- Title: Chile's Pinera inks law for vote on new constitution
- Date: 23rd December 2019
- Summary: SANTIAGO, CHILE (DECEMBER 23, 2019) (REUTERS) CROWD AT CHILE'S EXECUTIVE MANSION, THE MONEDA PALACE CHILEAN PRESIDENT, SEBASTIAN PINERA, SEATED NEXT TO HIS WIFE AT EVENT FORMER CHILEAN PRESIDENT, RICARDO LAGOS, AT CEREMONY (SOUNDBITE) (Spanish) CHILEAN PRESIDENT, SEBASTIAN PINERA, SAYING: "This referendum, the first in 30 years, should serve to leave behind the violence and divisions that we have seen resurface with pain and sadness during these days." PHOTOJOURNALISTS AT EVENT PINERA, ALONGSIDE CABINET MEMBERS, SIGNING LAW THAT ALLOWS FOR CONSTITUTIONAL REFERENDUM TO MOVE FORWARD AUDIENCE APPLAUDING (SOUNDBITE) (Spanish) CHILEAN PRESIDENT, SEBASTIAN PINERA, SAYING: "I think it is of the utmost importance to recover the value of unity, of respect, of dialogue, of agreements, and good will especially with those who think differently."
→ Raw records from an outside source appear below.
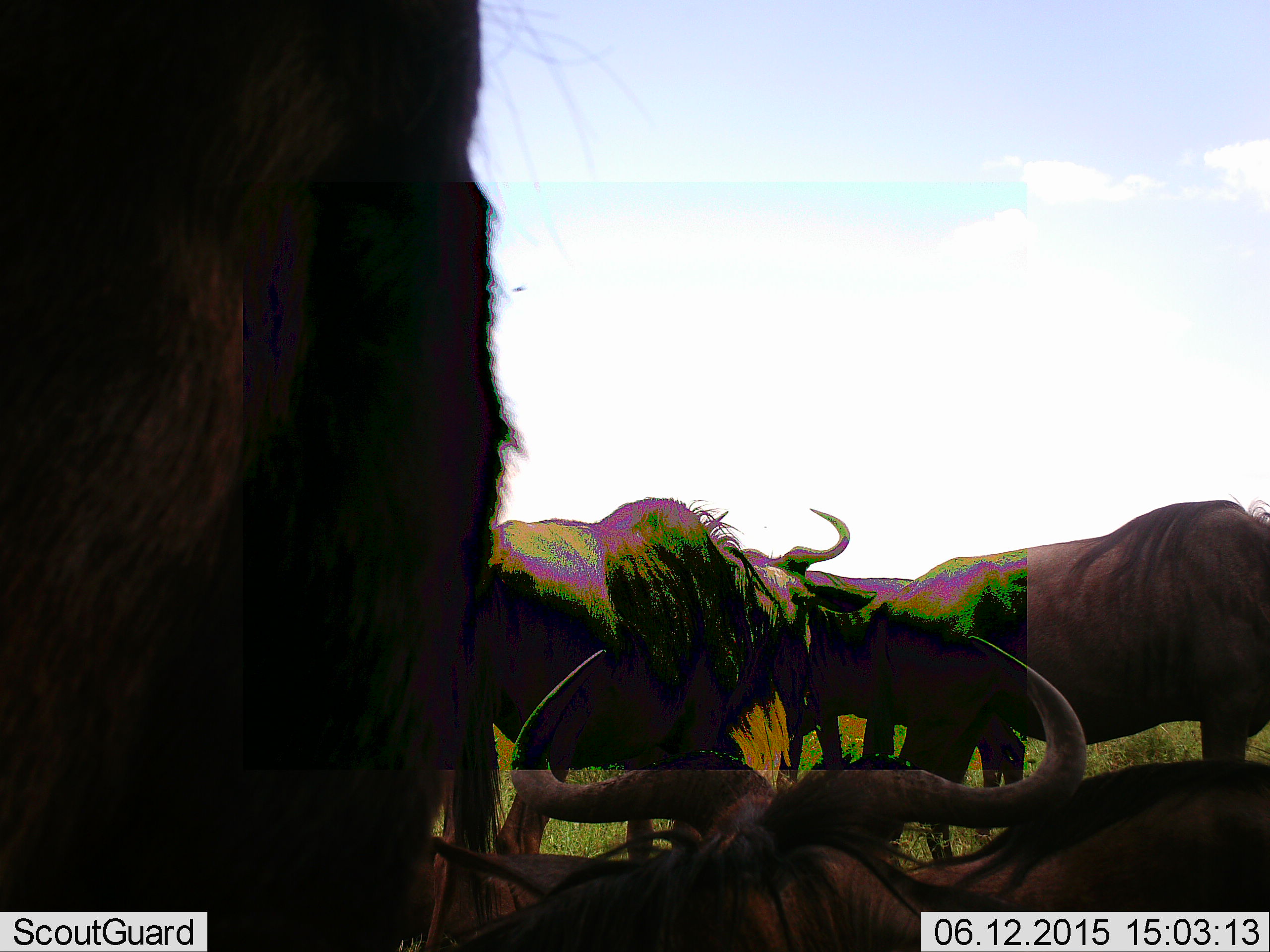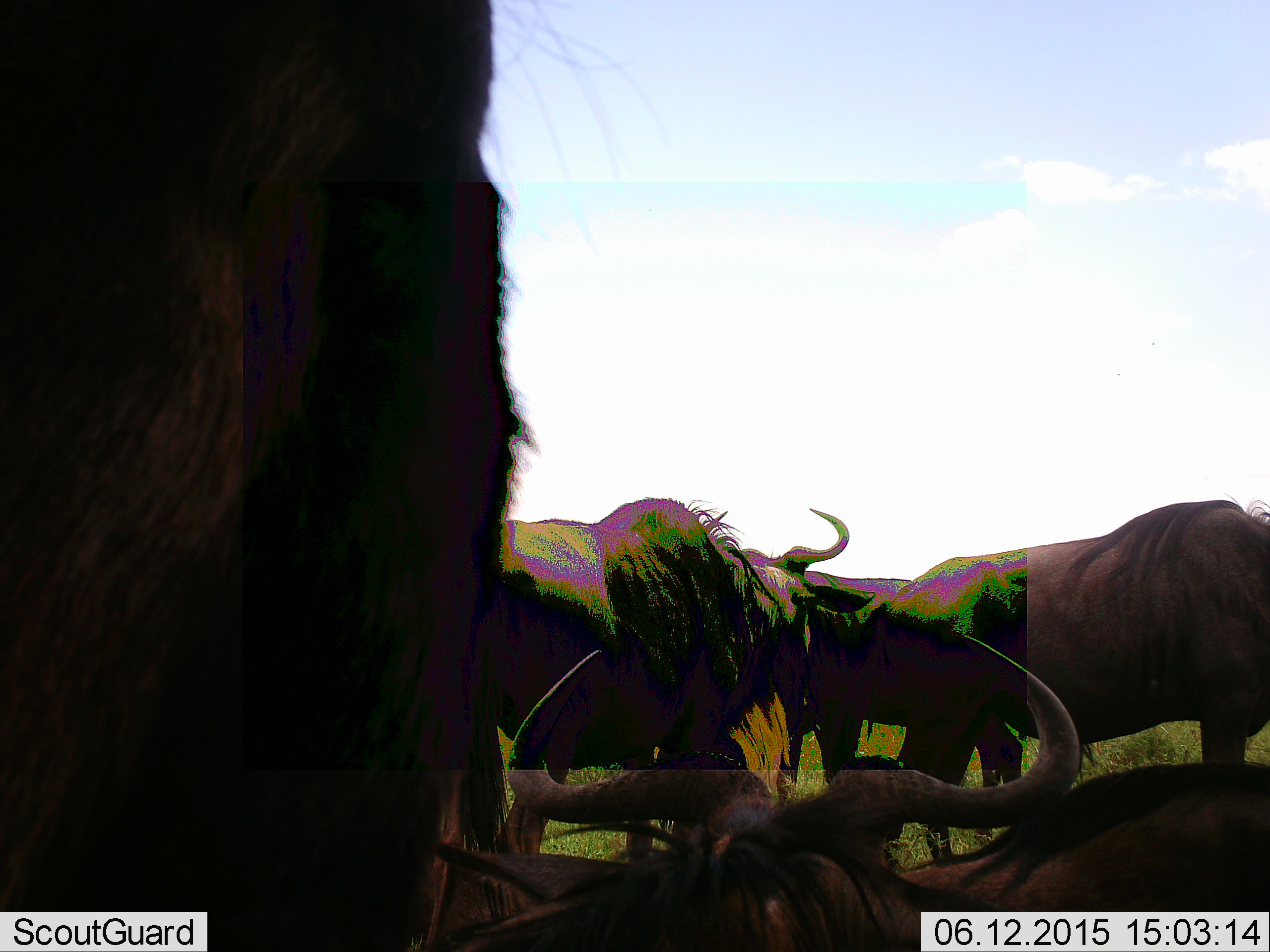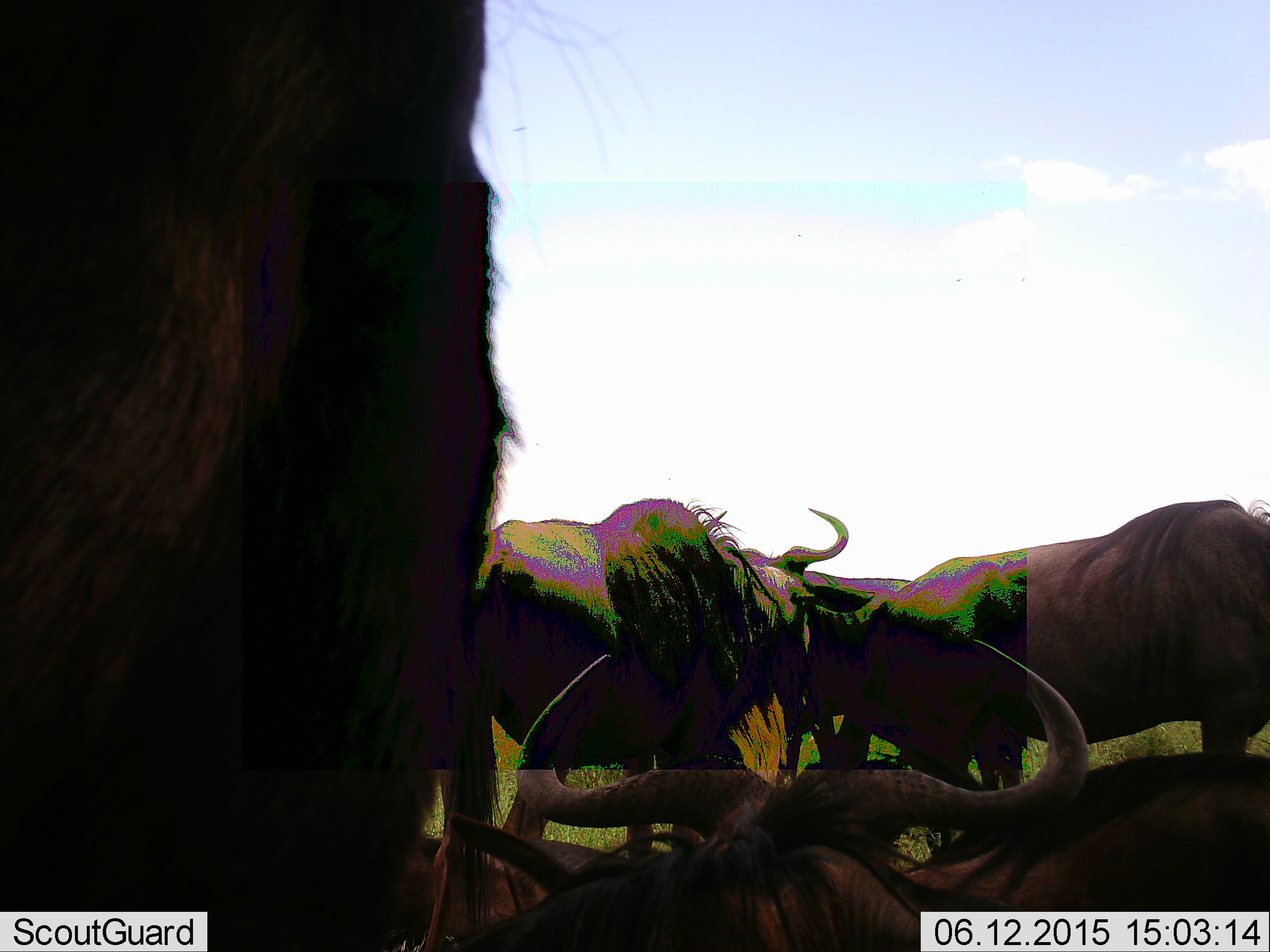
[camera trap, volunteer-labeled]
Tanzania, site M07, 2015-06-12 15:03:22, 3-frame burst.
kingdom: Animalia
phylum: Chordata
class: Mammalia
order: Artiodactyla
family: Bovidae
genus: Connochaetes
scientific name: Connochaetes taurinus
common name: blue wildebeest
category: wildebeest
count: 6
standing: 100%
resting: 90%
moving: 20%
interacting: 10%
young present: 0%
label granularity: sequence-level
- Embargoed: 6th January 2020 20:30
- Keywords: Chile Chilean President Sebastian Pinera Santiago new constitution plebiscite protests referendum
- Location: SANTIAGO, CHILE
- City: SANTIAGO, CHILE
- Country: Chile
- Topics: Government/Politics
- Reuters ID: LVA001BB767UV
- Aspect Ratio: 16:9
- Story Text: Chile's President Sebastian Pinera on Monday (December 23) signed off on a referendum to be held on a new constitution, which he vowed would generate a "solid, compassionate and legitimate framework" that would help reunify the country after nine weeks of intense protest over inequality and elitism.
Chileans will on Sunday April 26 decide whether they want a new constitution and if they do, whether the body that draws up the new document should be a popularly elected assembly or one mixed with current lawmakers.
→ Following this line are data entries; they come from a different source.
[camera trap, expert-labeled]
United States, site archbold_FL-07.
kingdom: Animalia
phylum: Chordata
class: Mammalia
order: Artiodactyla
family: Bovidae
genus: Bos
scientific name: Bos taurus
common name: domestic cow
The country's current constitution dates back to General Augusto Pinochet's 1973-1990 military dictatorship and, critics say, fails to guarantee proper healthcare, education and citizen participation in government.
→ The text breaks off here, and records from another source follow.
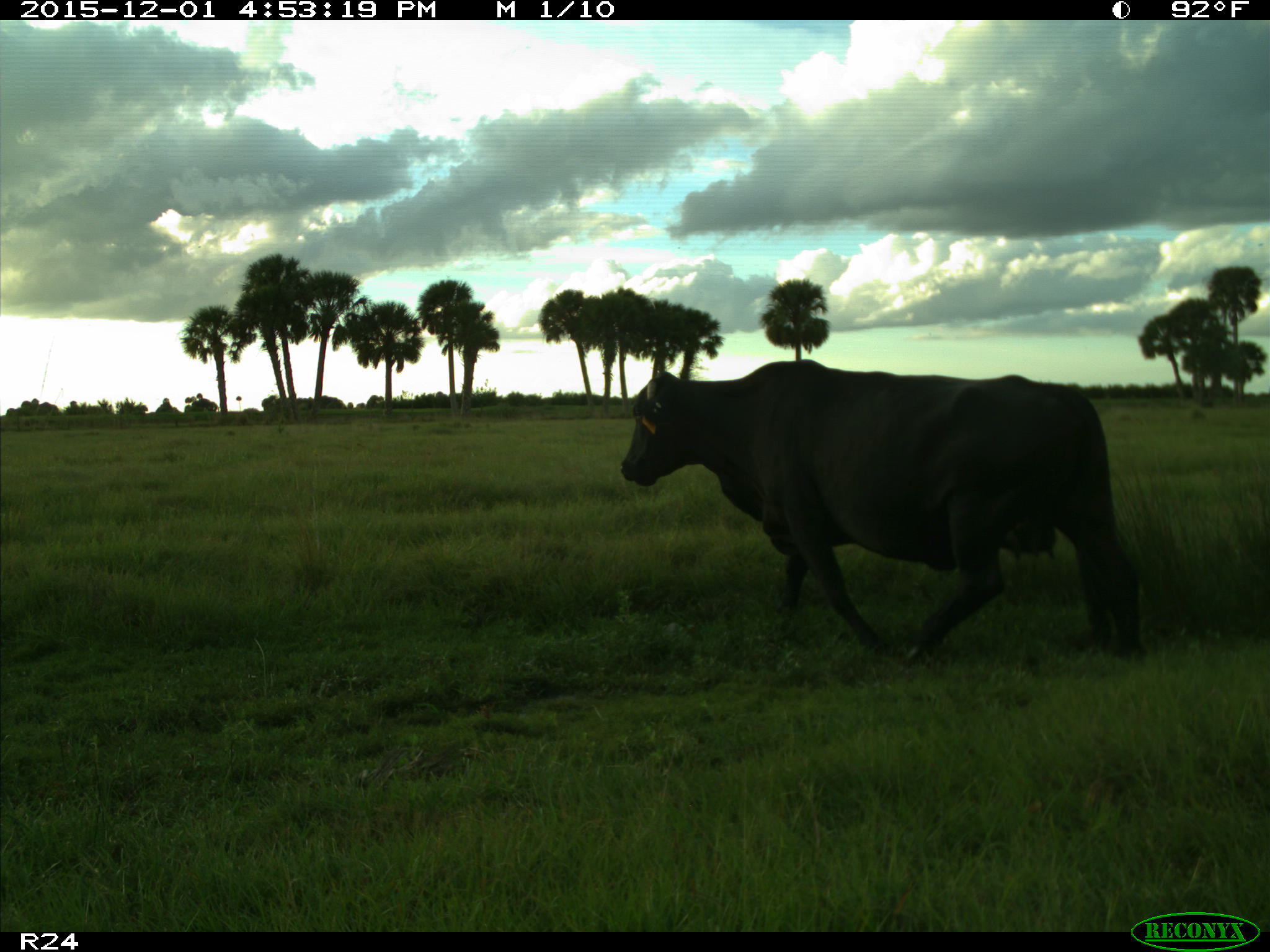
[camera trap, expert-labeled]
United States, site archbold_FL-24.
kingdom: Animalia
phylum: Chordata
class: Mammalia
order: Artiodactyla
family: Bovidae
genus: Bos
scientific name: Bos taurus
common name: domestic cow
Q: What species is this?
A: Bos taurus (domestic cow).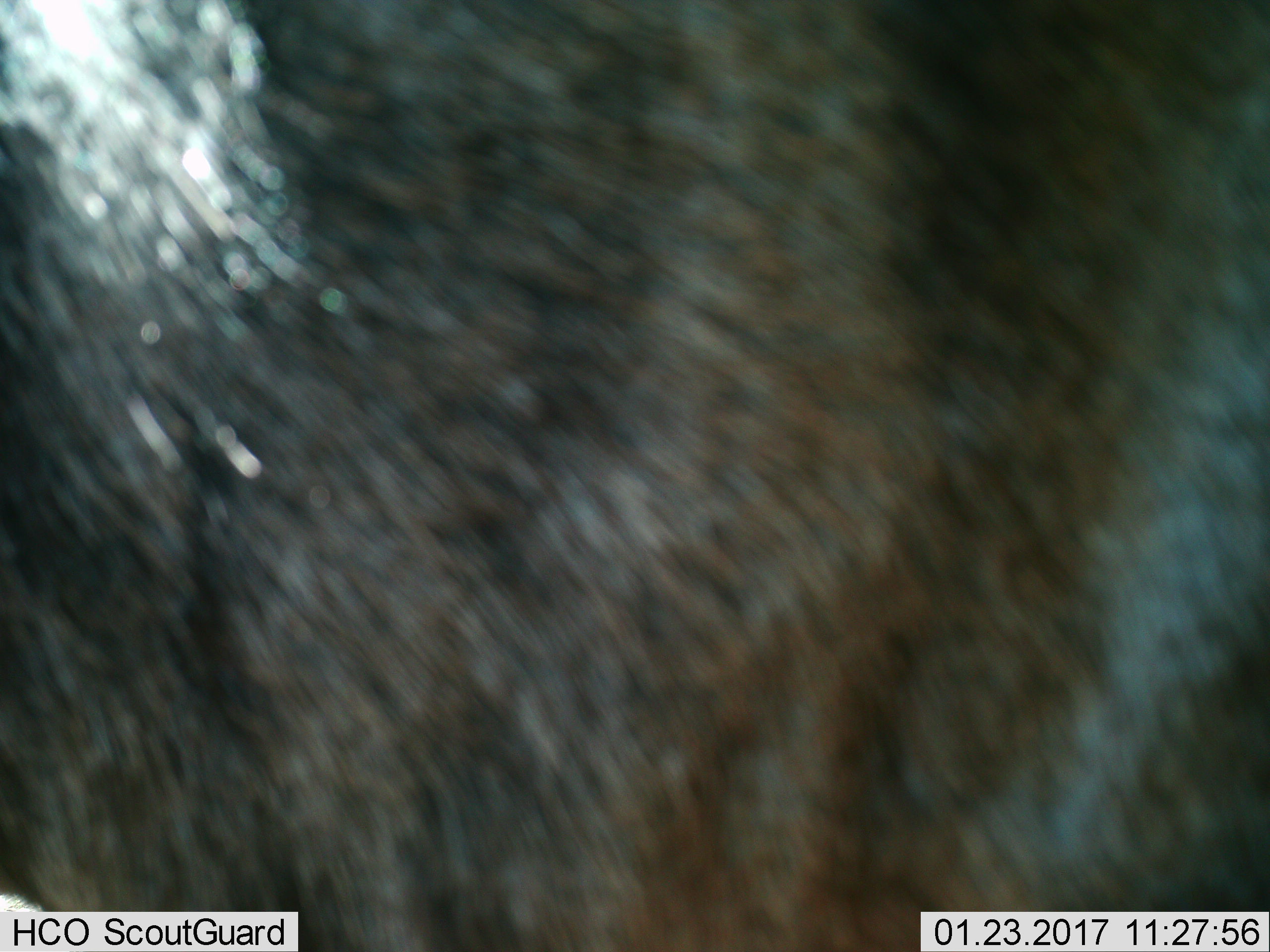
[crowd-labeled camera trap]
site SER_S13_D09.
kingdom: Animalia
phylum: Chordata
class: Mammalia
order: Artiodactyla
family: Bovidae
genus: Connochaetes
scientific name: Connochaetes taurinus taurinus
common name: blue wildebeest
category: wildebeestblue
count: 1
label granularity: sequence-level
The scrapping of the old constitution emerged as one of the main demands of protesters who have mobilized across the country over the two months.
A poll by Cadem last month suggested that 82% of Chileans believe the country needs a new constitution and 60% want it drawn up by a popularly elected assembly, compared with 35% who want a mix with politicians.
The president said he hoped the new constitution "should serve to leave behind the violence and divisions that we have seen resurface with pain and sadness during these days".
On Friday a demonstration brought chaotic scenes in Santiago's central Plaza Italia rallying point, where an estimated 1,500 demonstrators clashed with as many as 1,000 police officers, resulting in a 20-year-old protester being run over by a police armored vehicle.